Jaynie knows more than she’s telling us. The urgency in her voice makes it clear the stakes have gone higher than I want to imagine, but I don’t need to know the details. The only question is, do I trust her?

That’s an easy question to answer.

“Is that
understood
?” Jaynie repeats.

“Yes, ma’am, it is.” I move to free Semak. “Executing orders now.”

•   •   •   •

As we return Semak to the hermitage, he rolls his eyes and shows his worn-out teeth in a grimace of amusement. “You have lost,” he whispers, in English this time. But when we strap him into one of the capsule’s reentry couches his expression changes. Fear returns to his voice. “What is this? What do you do?”

“You are wanted back home,” Kurnakova tells him.

I don’t think anyone really wants Semak. I suspect that, like us, the Russians are mostly interested in the data he keeps in his overlay.

We close the doors and seal them. Then we retreat to
Lotus
.

The launch of the capsule is handled from the ground. With Kurnakova, I watch through
Lotus
’s windows as it drifts clear of the hermitage. Rockets fire, and it falls away.

“Our turn,” Kurnakova says. “You ready to go home?”

There’s regret, knowing I’ll never be up here again. But I’m one of the lucky few. At least I got to experience it once.

“Yes, I’m ready.”

She completes the separation, fires the rocket motors, and we are away.

•   •   •   •

After consultation with STS ground control, she executes a deorbit burn and we begin our descent. Africa passes beneath us, remote and beautiful. The deserts of the Middle East roll by. India. We enter the atmosphere, the nose of
Lotus
pitched up.

The speed of our descent compresses the air in front of us, causing it to heat and glow, a plasma that appears pale pink at first, gradually deepening to red orange.

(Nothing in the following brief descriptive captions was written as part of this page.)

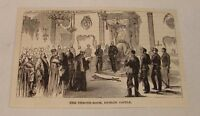 1884 magazine engraving ~ THRONE ROOM OF DUBLIN CASTLE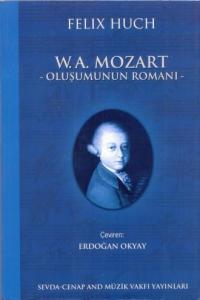 W. A. Mozart - Oluşumunun Romanı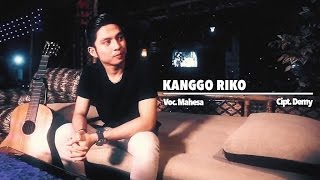 Gambar cover Mahesa - Kanggo Riko (Official Music Video)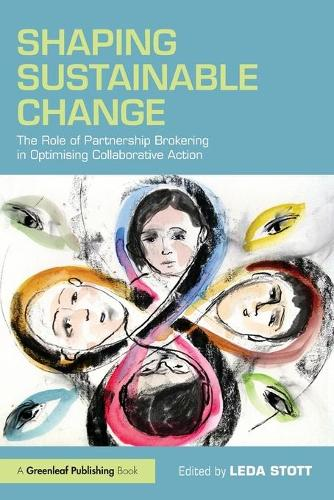 Shaping Sustainable Change: The Role of Partnership Brokering in Optimising Collaborative Action (Paperback)
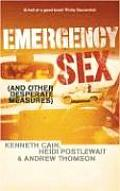 Emergency Sex and Other Desperate Measures (04 Edition)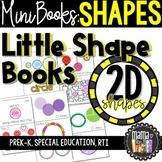 Math Mini Books: Shapes, Geometry, 2D Shapes (PreK Special Ed RTI)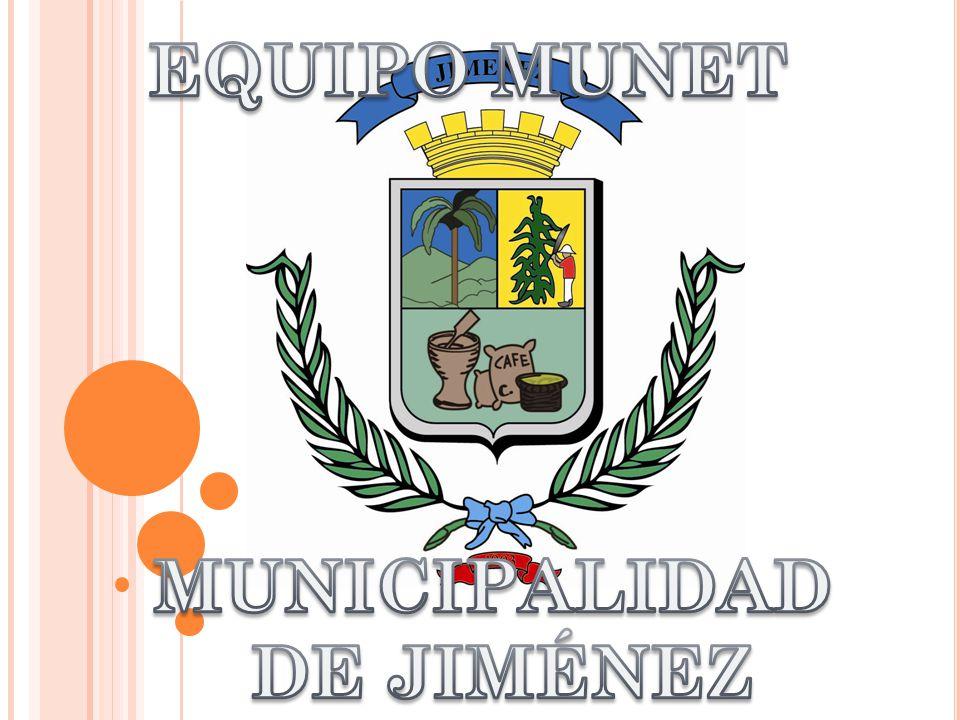 EQUIPO MUNET MUNICIPALIDAD DE JIMÉNEZ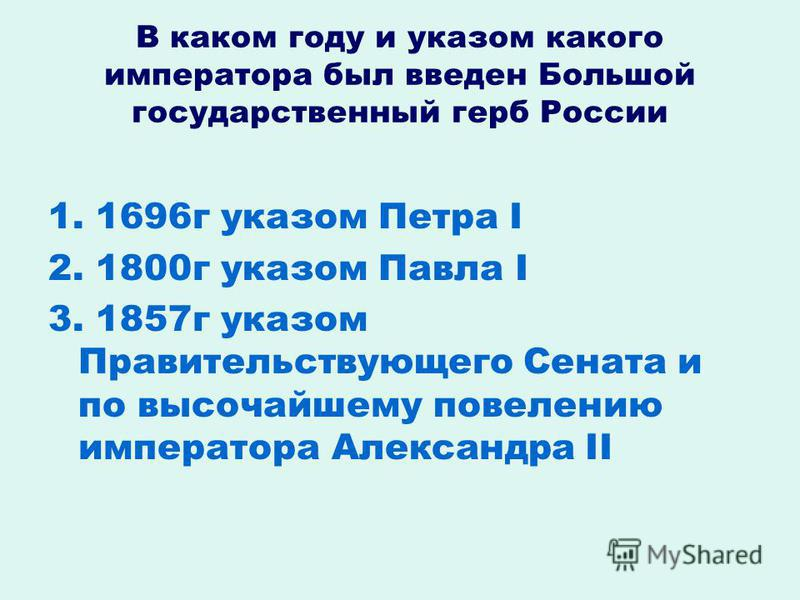 В каком году и указом какого императора был введен Большой государственный герб России 1. 1696 г указом Петра I 2. 1800 г указом Павла I 3. 1857 г указом Правительствующего Сената и по высочайшему повелению императора Александра II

The plasma curtains our view and breaks our link to ground control, but our descent remains smooth. There is no shaking.

Minutes pass, and then Kurnakova authorizes the AI pilot to roll
Lotus
on its side and we begin a long bank to control our descent. Another turn, and another. The craft is agile.

“We could slow more quickly,” Kurnakova says. “At this point we could land in Hawaii if we needed to, or California, or Mexico.”

A map on the instrument panel shows that we have flown from day into night.

“We will follow a gradual glide profile, coming in high and slow over the continent to mitigate sonic—”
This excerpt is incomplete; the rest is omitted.